Now, sometimes over indulgence happens, and when it does, just move on and get back on track. Don’t beat yourself up over it.

I won’t get into this too much more, but just want to share my stance on having a balanced diet and not creating fear around any food, including coconut oil!

So with that being said I also want to touch on the fact that I also don’t believe that coconut oil is a “magical” food.

Do I think it’s a great tasting source of fat that has a high cooking point, is easily digestible and absorbed, and smells and tastes fantastic? Sure do!

But let’s get into more specifics.




So what I feel is worth mentioning is that the majority (about 62%) of coconut oil is made up of MCT’s (medium-chain triglycerides).

The reason this matters is that MCT’s go straight to the liver from the digestive tract, unlike long-chain fatty acids, where they are used as a quick source of energy or turned into ketones, making them less likely to be stored as fat.

The other thing I want to mention is that one of the highest occurring MCT’s in coconut oil (about 50%) is lauric acid.

Lauric acid when digested has been shown to kill harmful bacteria and virus.

As far as all the other health benefits honestly, who knows because the science is all over the place.

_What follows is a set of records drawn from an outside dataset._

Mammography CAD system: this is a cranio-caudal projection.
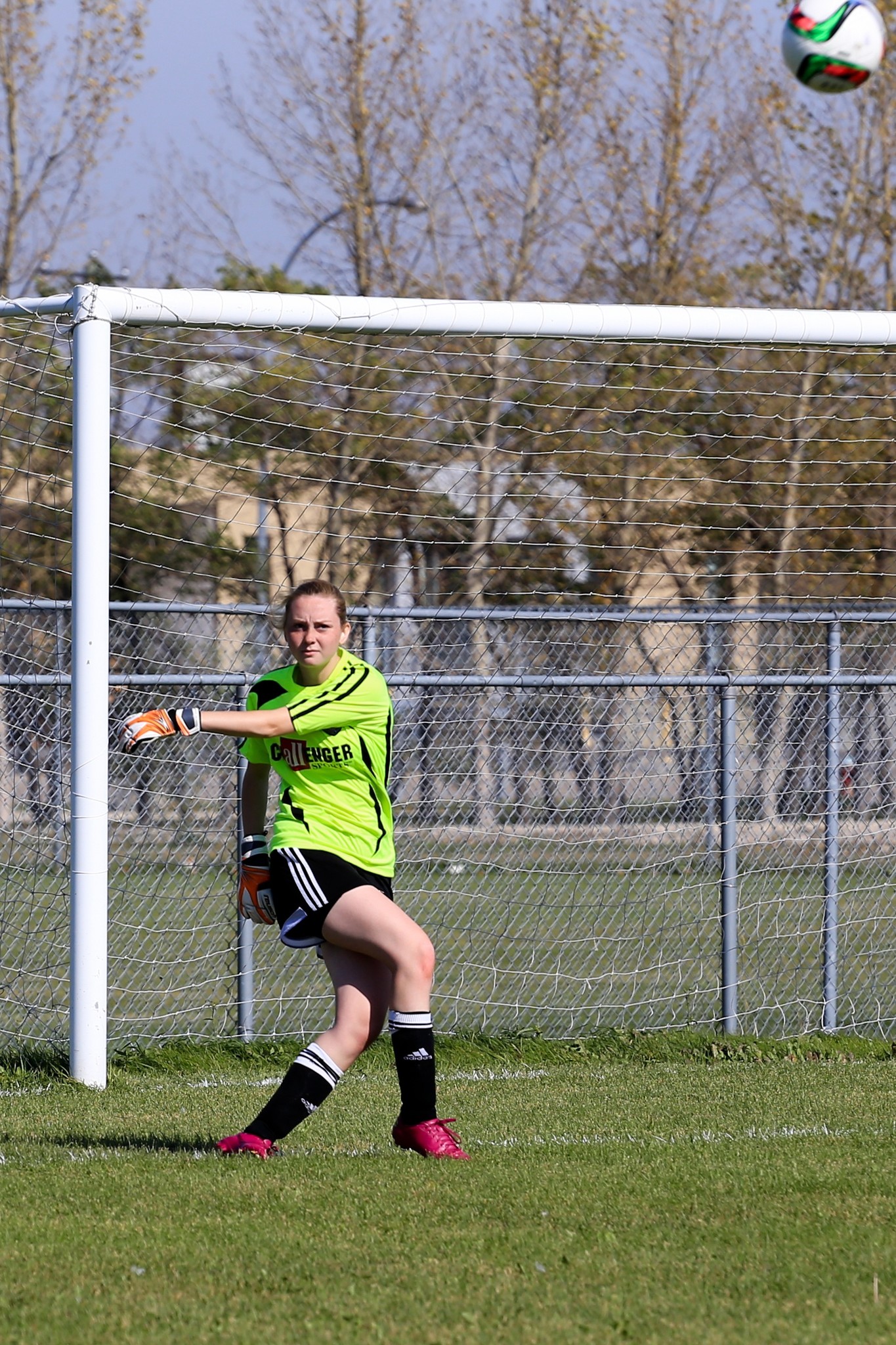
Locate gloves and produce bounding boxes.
[237,830,278,925]
[116,706,202,754]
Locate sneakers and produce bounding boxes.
[391,1115,472,1161]
[215,1133,273,1160]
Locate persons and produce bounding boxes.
[4,622,68,827]
[117,578,473,1164]
[125,639,197,826]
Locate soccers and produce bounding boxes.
[782,0,887,92]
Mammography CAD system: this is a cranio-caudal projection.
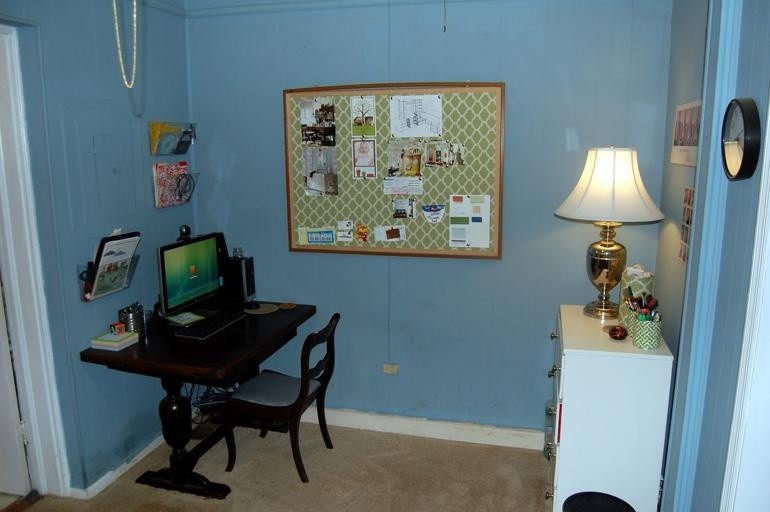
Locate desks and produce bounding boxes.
[81,299,317,499]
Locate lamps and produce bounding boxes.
[554,145,668,321]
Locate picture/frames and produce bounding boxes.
[281,81,503,263]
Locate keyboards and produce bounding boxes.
[174,310,247,341]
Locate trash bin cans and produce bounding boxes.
[562,492,636,512]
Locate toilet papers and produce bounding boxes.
[618,262,657,333]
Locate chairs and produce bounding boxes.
[217,312,342,483]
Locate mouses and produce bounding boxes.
[245,301,259,309]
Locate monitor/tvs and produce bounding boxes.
[156,231,221,316]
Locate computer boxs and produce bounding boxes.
[224,256,256,305]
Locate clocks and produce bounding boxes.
[721,98,761,181]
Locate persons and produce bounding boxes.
[354,142,375,167]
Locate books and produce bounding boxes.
[90,329,140,353]
[153,160,190,208]
[151,123,182,156]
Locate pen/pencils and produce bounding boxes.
[625,286,661,321]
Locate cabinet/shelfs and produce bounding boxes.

But if there are added benefits AWESOME, if not whatever, I’m happy using it for the reasons stated above and will continue to do so.

Ultimately you are going to have to put all the facts together yourself to make your own educated opinion, and I’m just hear to help you prevent any freak outs and understand that there is more to the story.




So as always I think it’s critical to not believe everything the media throws at you, but also not to put too much stock in any one food regardless.

Different foods provide us with different nutrients and therefore the best thing in my opinion is not to have too much of anything. Switch it up and make your plates colorful with nutrient dense foods, in reasonable portions for your goals, and stop worrying about all the fluff.

Bottom line, do I think coconut oil is bad for you? NO. Do I think you should eat gallons of it weekly? NO. Do I think you should make sure to buy cold pressed extra virgin brands to get the purest sources if you do eat it? HECK YES!

We create this fear – guilt- depravity/punishment/self hate loop around food so often and it does way more harm then good, I know first hand.

So please, don’t let yourself get caught up in that cycle, and if you need help I can work with you to find balance while reaching your goals. Just visit the contact button on the top of the page and I can send you information about my nutrition program I offer- Menopause Reset.

Well, I hope this blog has helped you make your own educated decision about coconut oil, but if you want to read some more on it, here’s another article I found that laid it out the debate pretty well in an easy to understand fashion  CLICK HERE. 

Side note: Many of the AHA studies that have been done claiming that saturated fats lead to heart disease, don’t specify the saturated fat source.

Anyway, didn’t want to get too into this, just wanted to share my personal opinion on the mater and why, and hopefully this clears a few things up for you as well.